Testimonials have to spell out what consumers should expect to experience with their products. Previously, companies had just included disclaimers when extremely favorable results were out of the ordinary, noting that the experience was not typical for all customers.
Testimonial advertisements can be effective for consumers, because they show others talking about their experiences–giving hope to the consumer that he or she will have that experience, too. But they are misleading to consumers if they don’t disclose what consumers should truly expect to experience, the commission said.
For bloggers, the FTC stopped short of specifying how they must disclose conflicts of interest. Rich Cleland, assistant director of the FTC’s advertising practices division, said the disclosure must be “clear and conspicuous,” no matter what form it will take.
Bloggers have long praised or panned products and services online. But what some consumers might not know is that many companies pay reviewers for their write-ups or give them free products, such as computers or trips to Disneyland. In contrast, at traditional journalism outlets, products borrowed for reviews generally have to be returned.
Before the FTC gave notice last November that it was going to regulate such endorsements, blogs varied in their level of disclosure about these potential conflicts of interest.
The FTC’s proposal has made many bloggers anxious. They said the scrutiny would make them nervous about posting even innocent comments.
To allay such fears, Cleland noted that the FTC’s enforcement priorities make it more likely an advertiser would be targeted for disclosure or testimonial violations than a blogger. The exception would be a blogger who runs a “substantial” operation that violates FTC rules and already has received a warning, he said.
Existing FTC rules already banned deceptive and unfair business practices. The final guidelines aim to clarify the law for the vast world of blogging. Not since 1980 had the commission revised its guidelines on endorsements and testimonials.

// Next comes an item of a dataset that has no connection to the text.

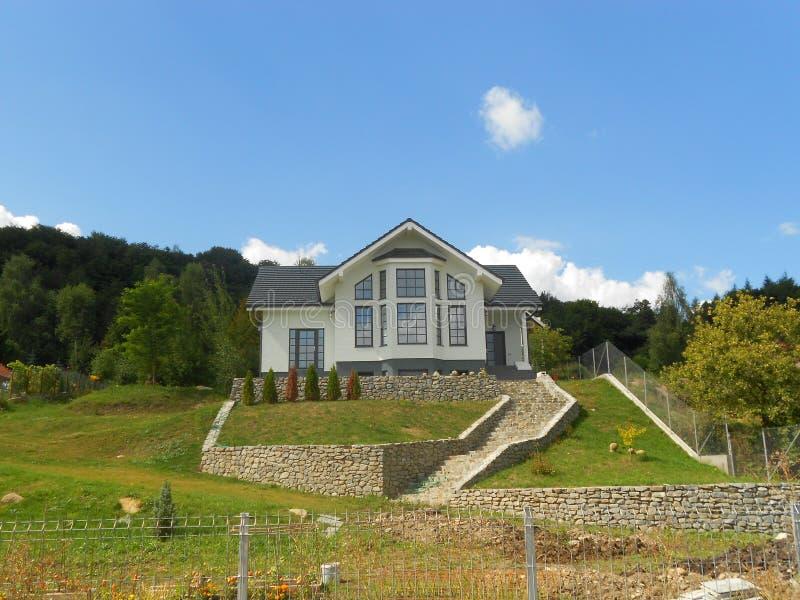 Landschaftslandhaus lizenzfreies stockfoto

Jack Gillis, a spokesman for the Consumer Federation of America, thinks the FTC doesn’t go far enough to protect consumers from unethical bloggers.
“Consumers are increasingly dependent on the internet for purchase information,” he said. “There’s tremendous opportunity to steer consumers to the wrong direction.”
The consumer advocacy group said lack of disclosure is a huge problem in blogs. To crack down mainly on companies that give out freebies or pay bloggers won’t always solve the problem, it said. By going after bloggers as well, “you put far more pressure on them to behave properly,” Gillis said.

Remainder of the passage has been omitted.